The Coen brothers get serious about their serious new film, "No Country for Old Men."
Joel and Ethan Coen are in almost constant motion. Three days after completing photography in New York City on their upcoming spy comedy "Burn After Reading," in the lull before beginning preproduction on their spring feature "A Serious Man," they were in Los Angeles to discuss "No Country for Old Men," their working methods and the importance of movie stars' haircuts.
Q Critics are saying this is the best movie of the year, the best movie you've ever made, but it's extremely violent.

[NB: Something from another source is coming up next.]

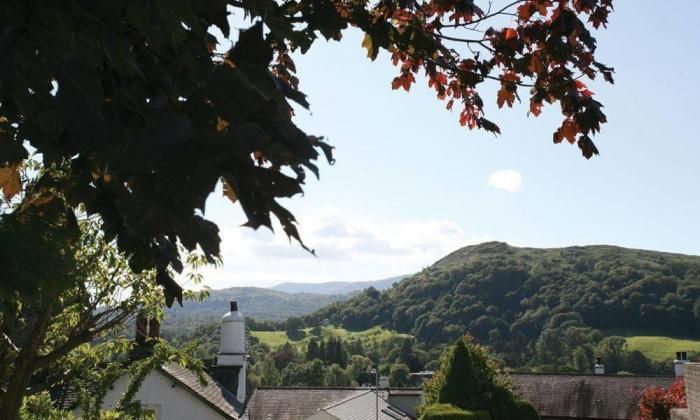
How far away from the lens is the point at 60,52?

JC We don't agree with any of that. (Laughs.) Violence is an important element in many of the books [Cormac McCarthy] writes, and it seems to us completely misguided to try to soften that in the adaptation. It became just a directorial problem to figure out how to do it, what to show, how much to show, to find a reasonable, appropriate approach to it.
Q This is the least mannered of the films you have made. Was that dictated by the source material, or did you make a conscious decision?
EC To knock it off? No. We never make those overall abstract decisions or calculations. It was an adaptation of the book. We liked the story so we tried to serve the story. You try to treat it the way it feels to you how it wants to be treated.
JC This was not a story about buffoons, so they weren't treated that way or portrayed that way.
Q This is your first adaptation, and you're working with a book by a well respected author. What challenges did that present?
JC The initial challenge was what to do in those alternating chapters in the book. You get monologues from the sheriff essentially unrelated to the story. We didn't want to eliminate it entirely.
EC Cormac visited the set a couple of times, living as it happened not far from where we were shooting a lot of the movie in New Mexico. They were social visits, not working visits.
JC He's seen the film. He didn't complain.
Q It's being categorized as a crime drama but it doesn't build to a tidy resolution.
JC That's very much a reflection of the way the book works. It had to be modified from the book in service of the drama, but those particular things didn't bother us. That was part of the reason we thought the novel was interesting and interesting to adapt into a movie. It's a crime story, but it doesn't resolve itself like a conventional crime story. We're aware when we're making a movie that we might not be making a movie for everybody. But we're convinced we're making it for enough people who can see it as an interesting thing that we don't worry about it.
Q Do you think of this as a crime movie or one with something more philosophical to say?
EC The fact that it was both was appealing.
JC It's a big soup. You can't parse the soup.